Set tasks ->
**a.** According to the Hadoop replication thread, what happens when the cluster's storage is less than double the size of the data under a replication factor of 2?
**b.** Resume the Hadoop replication thread from the point where it stops, picking up after its final sentence.

Reputation: 15
I have a data of 5 TB and actual size of the whole size of combined cluster is 7 TB and I have set the Replication factor to 2.
In this case how it will replicate the data?
Due to the Replication factor the minimum size of the storage on the cluster(Nodes) should be always double the size of the Data,Do you think this is a drawback in Hadoop?
Upvotes: 1
Views: 6580
Reputation: 49
Replication of the data is not a drawback of Hadoop -- it's the factor that increases the efficiency of Hadoop (HDFS). Replication of data to a larger number of slave nodes provides high availability and good fault tolerance to the cluster. If we consider the losses incurred by the client due to downtime of nodes in the cluster (typically will be in millions of $), the cost spent for buying the extra storage facility required for replication of data is much less. So the replication of data is justified.
Upvotes: 1
Reputation: 11721
If your minimum size of storage on the cluster is not double the size of your data, then you will end up having under-replicated blocks. Under-replicated block are those which are replicated < replication factor, so if you're replication factor is 2, you will have blocks will have replication factor of 1.

Dataset excerpts ->
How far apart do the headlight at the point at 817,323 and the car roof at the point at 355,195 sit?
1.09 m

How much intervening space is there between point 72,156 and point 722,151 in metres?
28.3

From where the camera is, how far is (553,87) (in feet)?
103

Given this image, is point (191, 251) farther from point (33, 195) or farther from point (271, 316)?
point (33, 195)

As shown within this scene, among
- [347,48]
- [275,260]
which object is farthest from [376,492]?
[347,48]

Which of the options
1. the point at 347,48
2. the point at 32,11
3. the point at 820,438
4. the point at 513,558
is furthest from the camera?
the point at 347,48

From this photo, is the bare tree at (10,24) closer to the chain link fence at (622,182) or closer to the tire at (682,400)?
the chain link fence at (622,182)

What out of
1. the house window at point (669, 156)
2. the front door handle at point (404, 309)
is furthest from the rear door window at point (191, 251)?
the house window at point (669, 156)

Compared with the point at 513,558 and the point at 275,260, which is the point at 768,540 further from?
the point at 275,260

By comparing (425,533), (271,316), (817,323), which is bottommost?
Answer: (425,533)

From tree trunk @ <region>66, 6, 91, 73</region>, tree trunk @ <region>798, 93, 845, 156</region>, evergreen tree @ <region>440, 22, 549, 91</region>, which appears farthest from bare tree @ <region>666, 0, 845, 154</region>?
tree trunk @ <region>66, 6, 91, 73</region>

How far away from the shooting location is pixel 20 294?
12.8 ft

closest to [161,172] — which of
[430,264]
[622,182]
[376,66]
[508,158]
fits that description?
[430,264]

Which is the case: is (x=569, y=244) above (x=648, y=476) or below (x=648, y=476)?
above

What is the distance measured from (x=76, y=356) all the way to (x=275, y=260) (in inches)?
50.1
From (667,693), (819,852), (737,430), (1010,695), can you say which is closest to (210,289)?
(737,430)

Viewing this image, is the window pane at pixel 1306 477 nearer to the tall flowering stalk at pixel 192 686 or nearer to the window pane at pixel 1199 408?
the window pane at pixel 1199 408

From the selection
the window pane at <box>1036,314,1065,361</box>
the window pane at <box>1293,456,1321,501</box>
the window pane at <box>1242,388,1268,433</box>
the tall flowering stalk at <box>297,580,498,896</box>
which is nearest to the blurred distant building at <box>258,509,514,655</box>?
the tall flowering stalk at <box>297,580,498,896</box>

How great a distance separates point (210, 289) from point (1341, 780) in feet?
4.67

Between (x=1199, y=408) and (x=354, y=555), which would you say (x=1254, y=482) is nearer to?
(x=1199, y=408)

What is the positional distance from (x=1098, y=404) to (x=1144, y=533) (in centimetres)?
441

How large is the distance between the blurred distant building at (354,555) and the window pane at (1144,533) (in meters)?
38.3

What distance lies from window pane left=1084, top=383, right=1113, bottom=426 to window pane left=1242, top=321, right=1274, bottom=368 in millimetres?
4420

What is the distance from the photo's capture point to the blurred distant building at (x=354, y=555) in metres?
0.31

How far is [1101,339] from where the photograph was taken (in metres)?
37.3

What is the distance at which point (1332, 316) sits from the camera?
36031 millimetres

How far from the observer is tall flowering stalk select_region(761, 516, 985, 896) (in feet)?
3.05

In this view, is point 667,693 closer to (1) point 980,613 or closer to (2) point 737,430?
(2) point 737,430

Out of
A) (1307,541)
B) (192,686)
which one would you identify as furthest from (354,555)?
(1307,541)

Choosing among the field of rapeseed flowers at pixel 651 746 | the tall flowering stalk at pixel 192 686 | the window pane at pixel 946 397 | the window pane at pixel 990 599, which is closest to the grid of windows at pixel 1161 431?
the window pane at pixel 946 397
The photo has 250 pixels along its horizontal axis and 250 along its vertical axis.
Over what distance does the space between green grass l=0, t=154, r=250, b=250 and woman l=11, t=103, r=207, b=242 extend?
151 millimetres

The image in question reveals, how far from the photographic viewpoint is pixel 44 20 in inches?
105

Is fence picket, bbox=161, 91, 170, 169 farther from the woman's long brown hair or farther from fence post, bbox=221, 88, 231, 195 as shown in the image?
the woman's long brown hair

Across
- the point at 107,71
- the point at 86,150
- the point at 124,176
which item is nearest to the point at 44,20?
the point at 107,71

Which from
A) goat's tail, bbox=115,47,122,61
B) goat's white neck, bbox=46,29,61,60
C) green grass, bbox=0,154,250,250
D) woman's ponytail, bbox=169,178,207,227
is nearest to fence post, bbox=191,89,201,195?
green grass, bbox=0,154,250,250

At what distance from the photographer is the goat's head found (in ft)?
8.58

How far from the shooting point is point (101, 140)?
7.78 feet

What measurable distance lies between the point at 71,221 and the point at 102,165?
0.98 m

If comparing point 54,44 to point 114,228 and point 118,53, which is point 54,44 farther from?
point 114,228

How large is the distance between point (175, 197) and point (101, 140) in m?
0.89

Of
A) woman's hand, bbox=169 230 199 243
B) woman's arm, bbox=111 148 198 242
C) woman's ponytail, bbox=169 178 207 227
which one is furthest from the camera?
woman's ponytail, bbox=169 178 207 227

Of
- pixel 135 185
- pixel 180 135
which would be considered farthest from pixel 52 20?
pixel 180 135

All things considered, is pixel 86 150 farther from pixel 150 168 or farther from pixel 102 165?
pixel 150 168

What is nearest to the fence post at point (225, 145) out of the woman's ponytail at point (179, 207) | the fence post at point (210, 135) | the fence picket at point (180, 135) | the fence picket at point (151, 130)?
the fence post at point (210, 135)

Answers for the exercise ->
**a.** The cluster ends up with under-replicated blocks, which are blocks that have a replication factor of 1 instead of 2.

**b.**
And replicating data is not a drawback of Hadoop at all, in fact it is an integral part of what makes Hadoop effective. Not only does it provide you with a good degree of fault tolerance, but it also helps in running your map tasks close to the data to avoid putting extra load on the network (read about data locality).
Consider that one of the nodes in your cluster goes down. That node would have some data stored in it and if you do not replicate your data, then a part of your data will not be available due to the node failure. However, if your data is replicated, the data which was on the node which went down will still be accessible to you from other nodes.
If you do not feel the need to replicate your data, you can always set your replication factor = 1.
Upvotes: 4
Reputation:
This is the case of under replication. Assume you have 5 blocks. HDFS was able to create the replicas only for first 3 blocks because of space constraint. Now the other two blocks are under replicated. When the HDFS finds sufficient space, it will try to replicate the 2 blocks also.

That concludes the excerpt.